■ Задания:
1. Сколько мест вмещал зал в конкурсном проекте «Дворец Труда» по отрывку о дворцах для трудящихся?
2. Продолжите отрывок о дворцах для трудящихся после его последнего предложения.

■ Отрывок:
***

Я бы выделил в этой речи несколько моментов, маркирующих время.
Первый. Для оратора еще нет пролетариата как гегемона, он использует принятую для этого времени формулу социальной общности «мы, трудящиеся».
Второй. Земной шар будет «красен и румян» благодаря, конечно же, мировой революции.
Третий. Характерная особенность государственных заданий на проекты разного рода дворцов во второй парадигме — огромная вместимость залов, где уместятся «дружные, стройные ряды трудящихся». Так, в конкурсном проекте «Дворец Труда» (архитекторы Веснины, 1923) зал вмещал до 11500 мест. Но рекорд вместимости будет поставлен на исходе промежутка: в условиях конкурса на строительство Дворца Советов предполагалось построить основной зал на 15000 мест, малый — на 6000, и это не считая еще множества более мелких залов.
Что касается рождения в «жалких хижинах», то в отношении пролетарских вождей это сомнительно. Пенаты Ленина с ухоженным яблоневым садом общеизвестны. Но и «всероссийский староста» М. И. Калинин родился в большом справном двухэтажном крестьянском доме, с множеством хозяйственных пристроек — я видел когда-то его тщательно воссозданный макет в музее г. Калинина (Твери).
Отступление в прошлое. Я не уверен, что кто-либо из митинговых ораторов всерьез задумывался о возможных проблемах использования проектируемых «волшебных дворцов» (радиосвязь была еще в зачаточном состоянии), но, видимо, патетика времени определяла такие космические мечтания и планы. Допускаю, что гигантизм коррелировал с представлением о будущей — после победы мировой революции — планетарной аудитории, которая соберется в СССР, «первом отечестве мирового пролетариата». Так, на упомянутой выше первой Московской конференции Пролеткульта в 1918 году было заявлено: «И в Москве, в центре старого города должно гордо подниматься своим величественным фасадом, увенчанным алым знаменем всех пролетариев, свое особое строение, которое всем видом своим говорило бы о грядущем наступлении новой светлой жизни свободы»876.
Только позже, изучая «Принципы коммунизма» Ф. Энгельса, я нашел источник дворцовой маnia grandiosa. Там заявлено «сооружение больших дворцов в национальных владениях в качестве общих жилищ для коммун граждан...»877. В первые послеоктябрьские годы пролетарские вожди чтили не только дух, но и всякую букву «Принципов» и «Манифеста» больше, чем ортодоксальный иудей священный текст Торы.

***

■ Исходные данные:
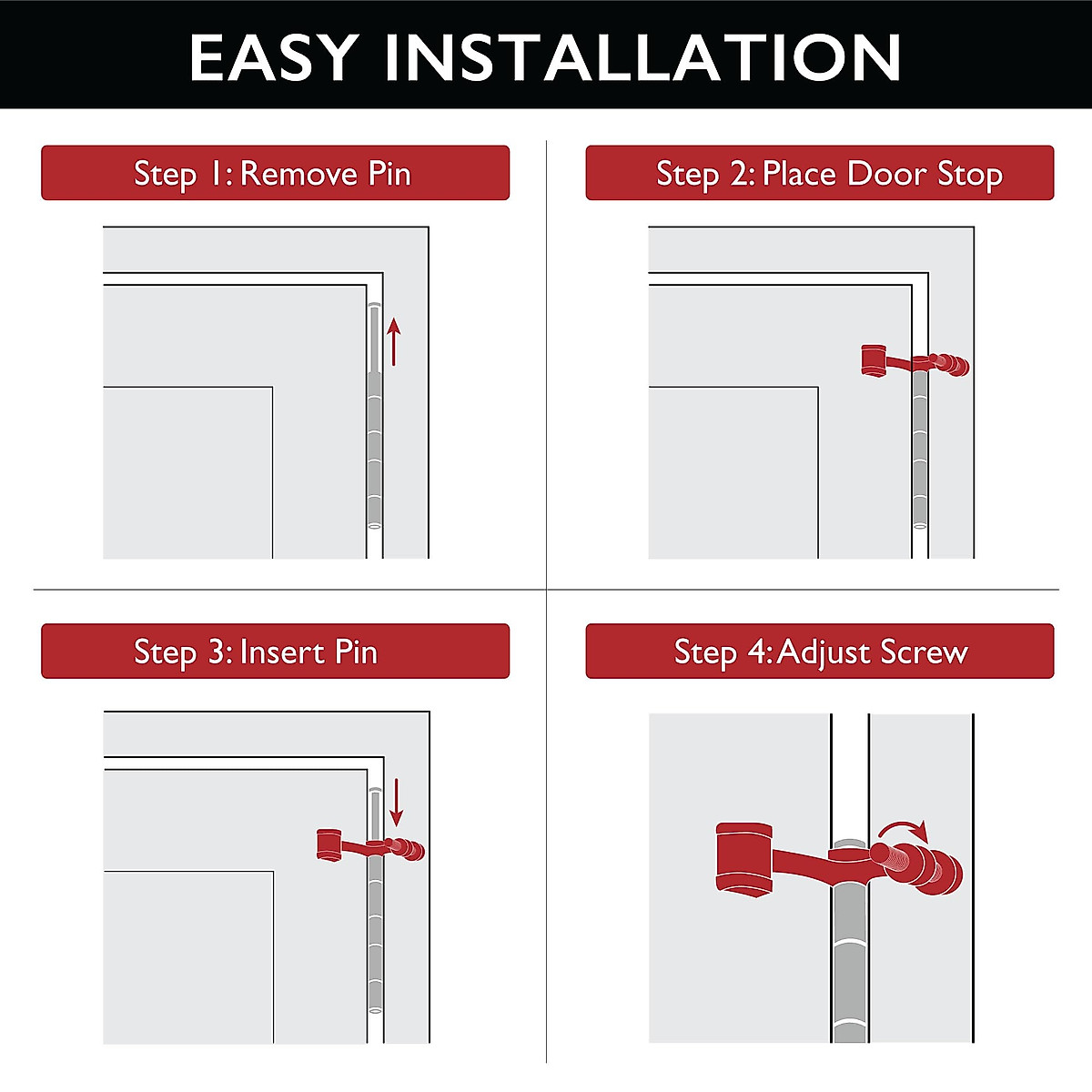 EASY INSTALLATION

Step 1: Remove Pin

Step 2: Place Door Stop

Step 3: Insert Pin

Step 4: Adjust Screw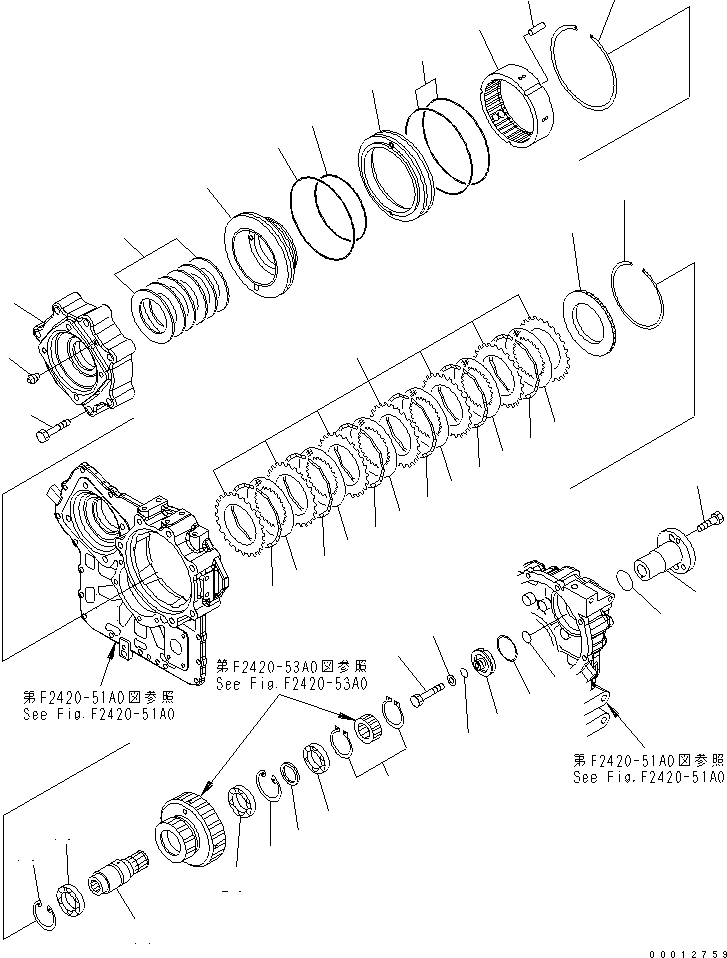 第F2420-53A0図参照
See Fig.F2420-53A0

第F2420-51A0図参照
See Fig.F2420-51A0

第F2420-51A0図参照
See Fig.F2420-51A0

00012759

***

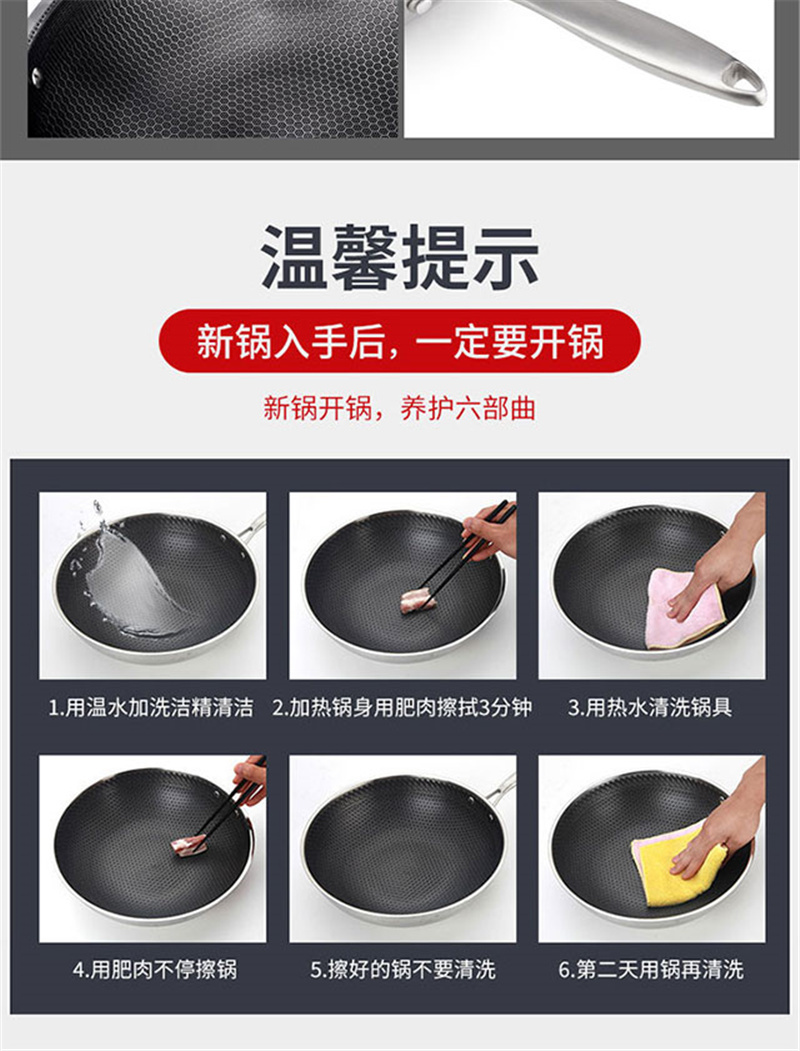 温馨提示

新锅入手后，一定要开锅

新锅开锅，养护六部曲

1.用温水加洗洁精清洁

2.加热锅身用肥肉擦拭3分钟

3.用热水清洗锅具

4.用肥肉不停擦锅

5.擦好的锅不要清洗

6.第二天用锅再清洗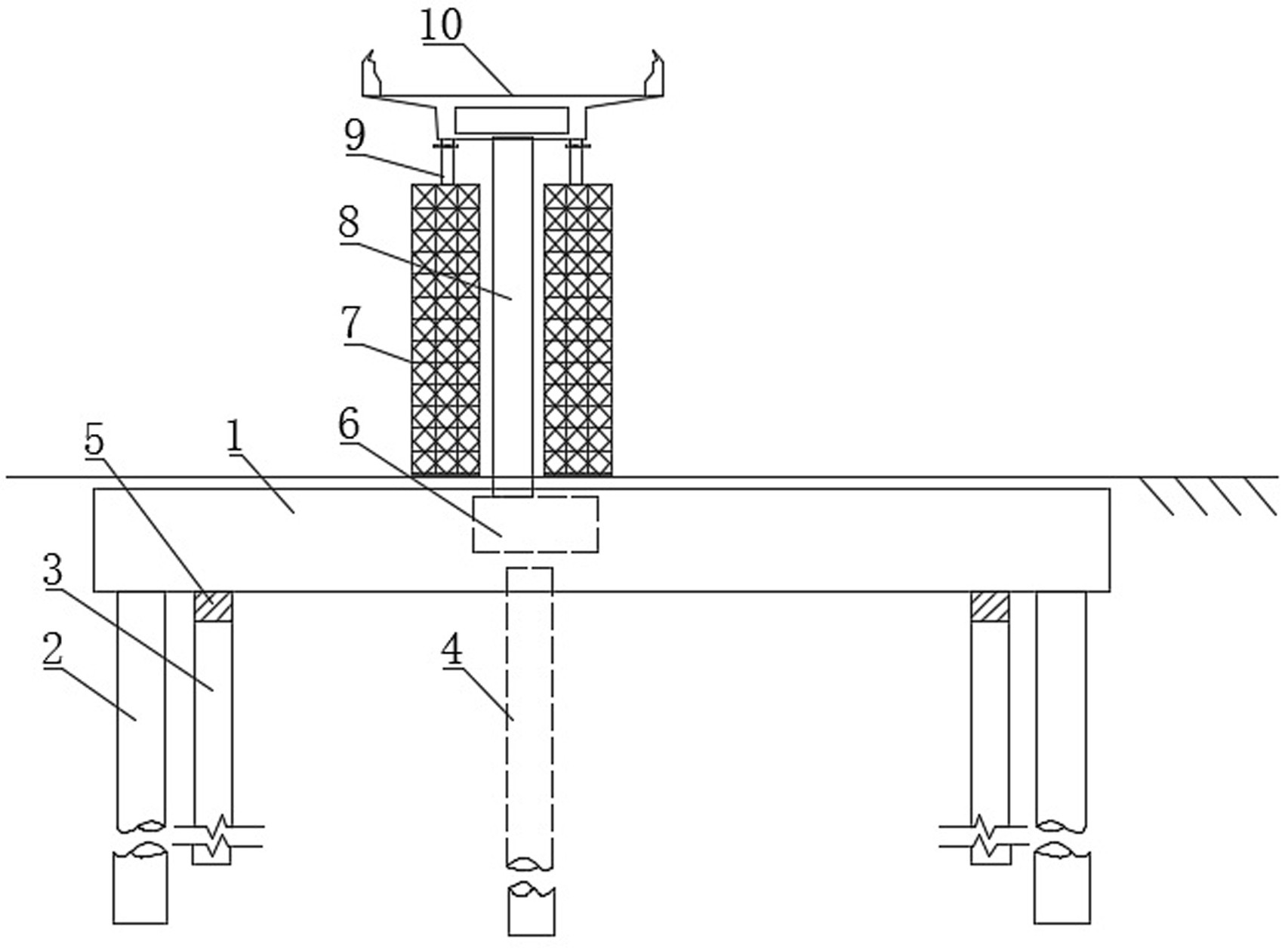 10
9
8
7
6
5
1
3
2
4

***

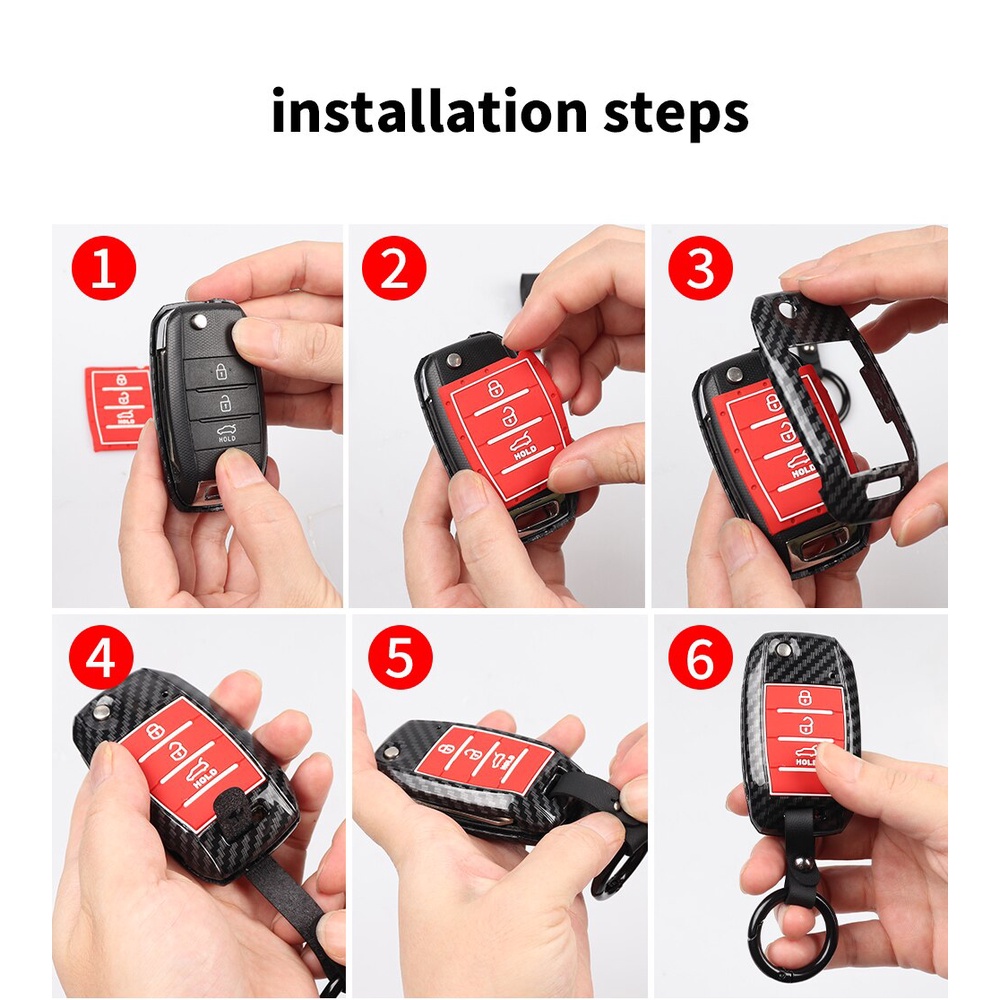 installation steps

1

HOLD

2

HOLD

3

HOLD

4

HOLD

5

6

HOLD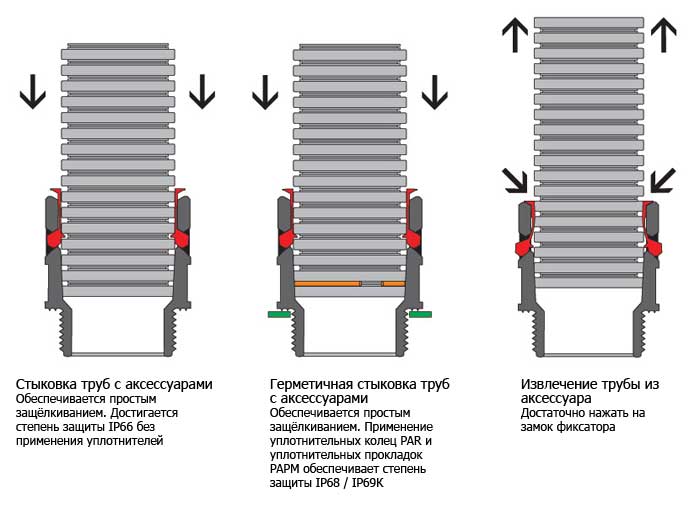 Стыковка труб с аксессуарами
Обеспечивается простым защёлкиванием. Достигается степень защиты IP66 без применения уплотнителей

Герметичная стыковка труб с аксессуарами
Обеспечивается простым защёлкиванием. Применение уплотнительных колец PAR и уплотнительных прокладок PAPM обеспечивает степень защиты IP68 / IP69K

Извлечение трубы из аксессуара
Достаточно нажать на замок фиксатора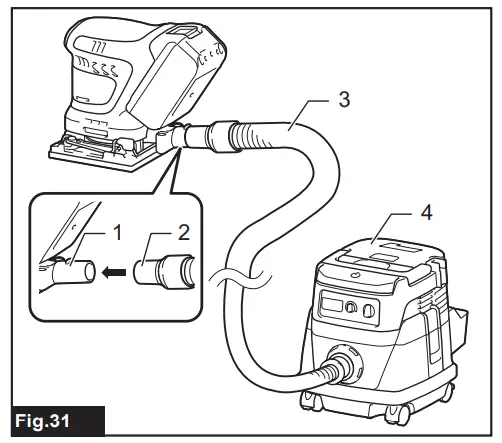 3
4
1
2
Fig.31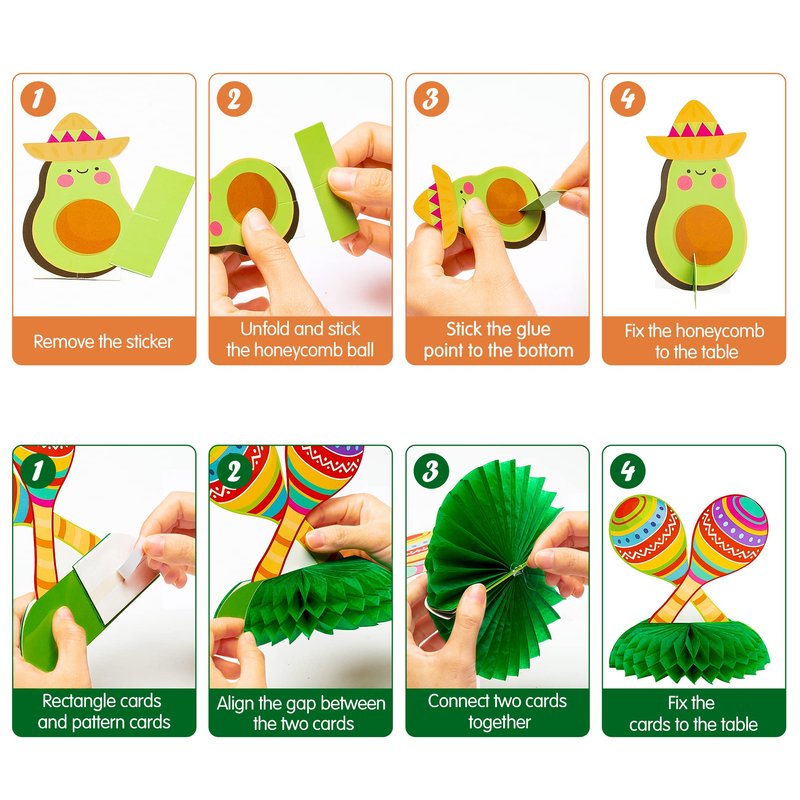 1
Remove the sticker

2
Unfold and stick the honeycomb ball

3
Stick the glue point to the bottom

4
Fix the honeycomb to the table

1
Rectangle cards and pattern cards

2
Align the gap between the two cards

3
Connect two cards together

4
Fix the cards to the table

***

■ Ответы:
1. До 11500 мест.

2.
К реализованным архитектурным проектам относится Первая сельскохозяйственная и кустарно-промышленная выставка (1923), о которой упоминалось выше. Это был первый масштабный государственный заказ.
Главными архитекторами выставки были И. В. Жолтовский и А. В. Щусев. Она располагалась по обе стороны Крымского вала: на одной, большего размера, стороне стояли советские павильоны, на другой — иностранные, которые проектировал В. А. Щуко878. Их соединял мост, имевший, полагаю, кроме функционального, еще и символическое значение: хотя нации пока еще сохраняются, но скоро их не станет, трудящиеся мира объединятся во Всемирный Советский Союз под руководством вождя мирового пролетариата Ленина, чей портрет, выложенный из цветов, красовался на выставке. Вертикальной ее доминантой, судя по сохранившимся фотографиям, был ветродвигатель, вырабатывающий, разумеется, электричество.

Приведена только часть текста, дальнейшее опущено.